■ **EXTRACT PROVIDED**:
Re: StandardTokenizer and splitting on mixedcase strings

2018-02-26 Thread Erick Erickson
Dan:

The admin UI analysis page is invaluable for understanding exactly
what element of your analysis chain does what. So when you restructure
your analysis chain you can use it to see if the input transforms the
way you want it to.

Best,
Erick

On Mon, Feb 26, 2018 at 7:21 AM, Shawn Heisey  wrote:
> On 2/23/2018 10:55 AM, Rick Leir wrote:
>> Lowercase filter before the tokenizer?
>
> Unless somebody invents a lowercasing CharFilter, which I don't think
> exists currently, that's not possible.
>
> Groups of Solr analysis components always run in the following order:
>
> First CharFilter entries are run.
> Then the Tokenizer is run.
> Then Filter entries are run.
>
> Within each group, individual components run in the order they are
> configured, but the filters will always run after charfilters and the
> tokenizer.
>
> Thanks,
> Shawn
>


Re: StandardTokenizer and splitting on mixedcase strings

2018-02-26 Thread Shawn Heisey
On 2/23/2018 10:55 AM, Rick Leir wrote:
> Lowercase filter before the tokenizer?

Unless somebody invents a lowercasing CharFilter, which I don't think
exists currently, that's not possible.

Groups of Solr analysis components always run in the following order:

First CharFilter entries are run.
Then the Tokenizer is run.
Then Filter entries are run.

Within each group, individual components run in the order they are
configured, but the filters will always run after charfilters and the
tokenizer.

Thanks,
Shawn



Re: StandardTokenizer and splitting on mixedcase strings

2018-02-23 Thread Rick Leir
Dan,
Lowercase filter before the tokenizer?

■ **PROBLEMS TO SOLVE**:
• A. Summarize the Solr analysis-chain thread in two sentences.
• B. Duplicate everything in the Solr analysis-chain thread from "2018-02-26 Thread Erick" down to "want it to.".
• C. Write the next part of the Solr analysis-chain thread, picking up after its final line.

Records excerpted from a collection
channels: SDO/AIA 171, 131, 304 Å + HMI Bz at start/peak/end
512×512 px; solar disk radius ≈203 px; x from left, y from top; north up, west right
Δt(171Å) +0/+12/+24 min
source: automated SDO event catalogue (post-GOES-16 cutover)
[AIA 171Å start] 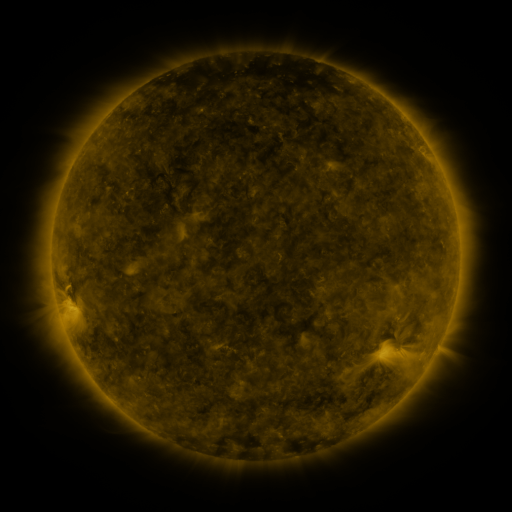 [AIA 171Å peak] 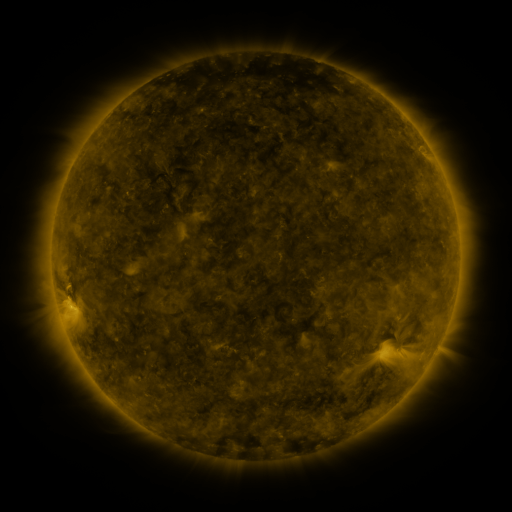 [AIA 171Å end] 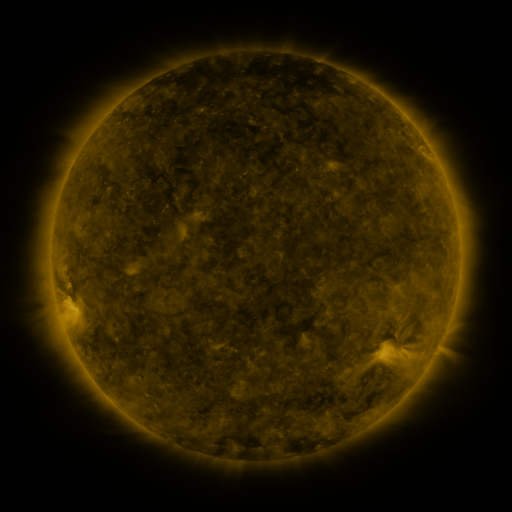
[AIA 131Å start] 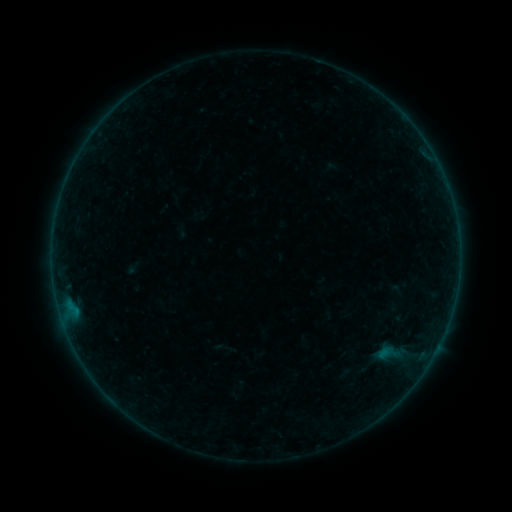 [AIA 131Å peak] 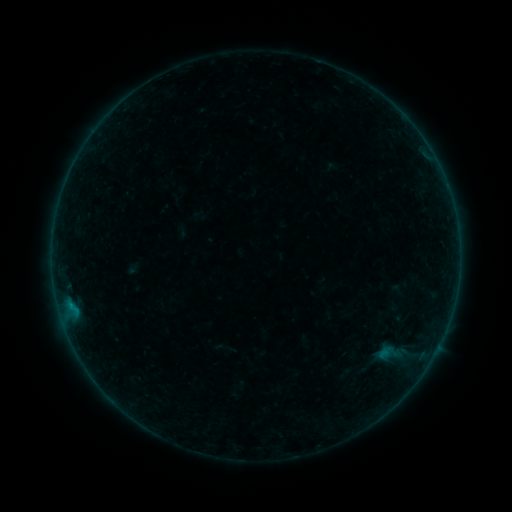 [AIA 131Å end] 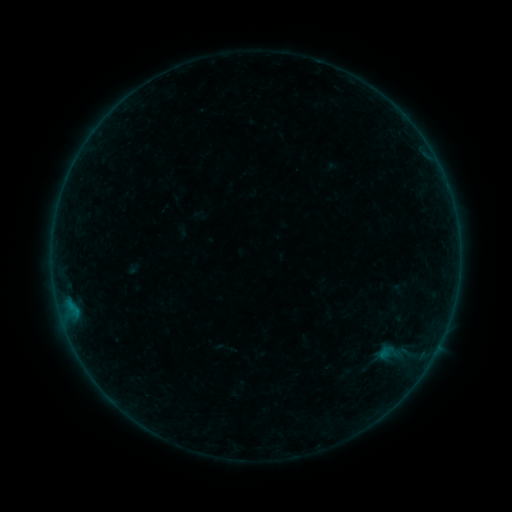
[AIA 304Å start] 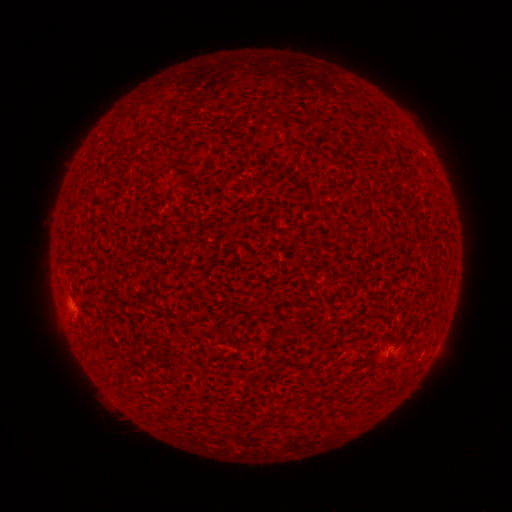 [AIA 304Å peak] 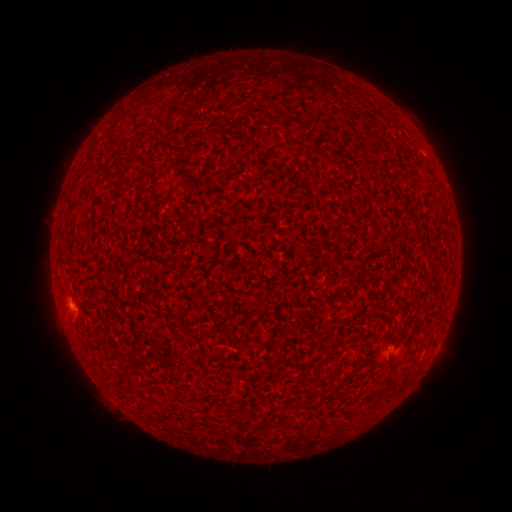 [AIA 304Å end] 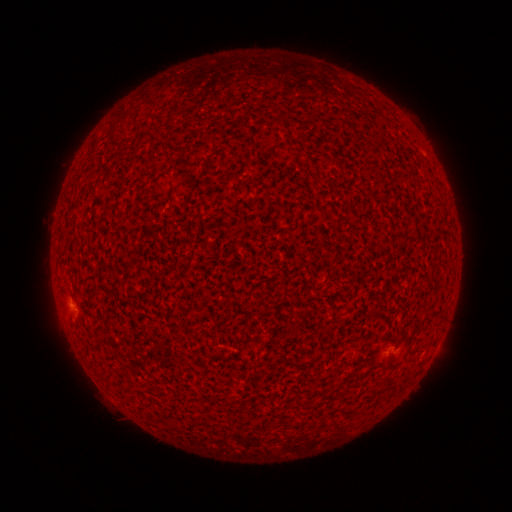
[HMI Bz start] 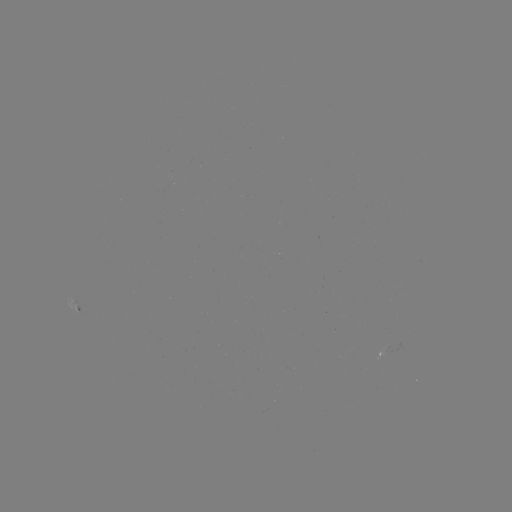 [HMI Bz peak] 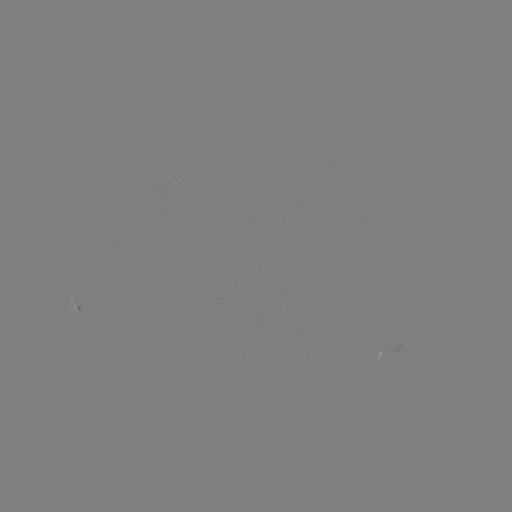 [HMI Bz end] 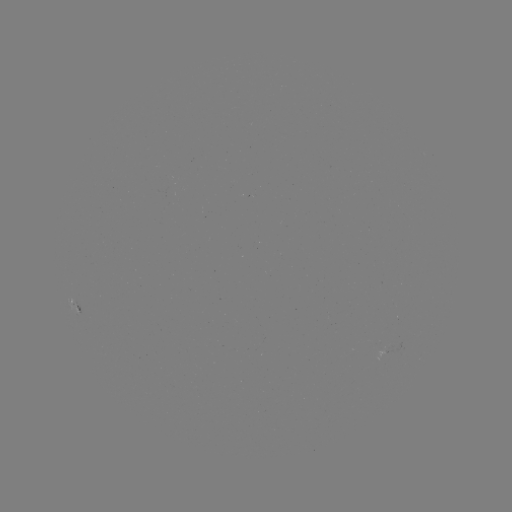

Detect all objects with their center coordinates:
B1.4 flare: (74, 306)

■ **THE RESPONSES**:
• A. In a thread on StandardTokenizer and splitting mixed-case strings, Rick Leir suggests a lowercase filter before the tokenizer, and Shawn Heisey replies that this isn't possible unless someone invents a lowercasing CharFilter, which he doesn't think exists. Heisey explains that Solr runs CharFilter entries first, then the Tokenizer, then Filter entries, and Erick Erickson adds that the admin UI analysis page shows what each element of an analysis chain does.

• B.
2018-02-26 Thread Erick Erickson
Dan:

The admin UI analysis page is invaluable for understanding exactly
what element of your analysis chain does what. So when you restructure
your analysis chain you can use it to see if the input transforms the
way you want it to.

• C.
Cheers -- Rick

On February 23, 2018 6:08:27 AM EST, "Dan ."  wrote:
>Hi,
>
>The StandardTokenizerFactory splits strings like 'JavaScript' into
>'Java'
>and 'Script', but then searches with 'javascript' do not match the
>document.
>
>Is there a solr way to prevent StandardTokenizer from splitting
>mixedcase
>strings?
>
>Cheers,
>Dan

-- 
Sorry for being brief. Alternate email is rickleir at yahoo dot com 

Re: StandardTokenizer and splitting on mixedcase strings

2018-02-23 Thread Steve Rowe
Hi Dan,

StandardTokenizerFactory does not do this.

Maybe you have a filter in your analysis chain that does this?  E.g. 
WordDelimiterFilterFactory has this capability.

--
Steve
www.lucidworks.com

> On Feb 23, 2018, at 6:08 AM, Dan .  wrote:
> 
> Hi,
> 
> The StandardTokenizerFactory splits strings like 'JavaScript' into 'Java'
> and 'Script', but then searches with 'javascript' do not match the document.
> 
> Is there a solr way to prevent StandardTokenizer from splitting mixedcase
> strings?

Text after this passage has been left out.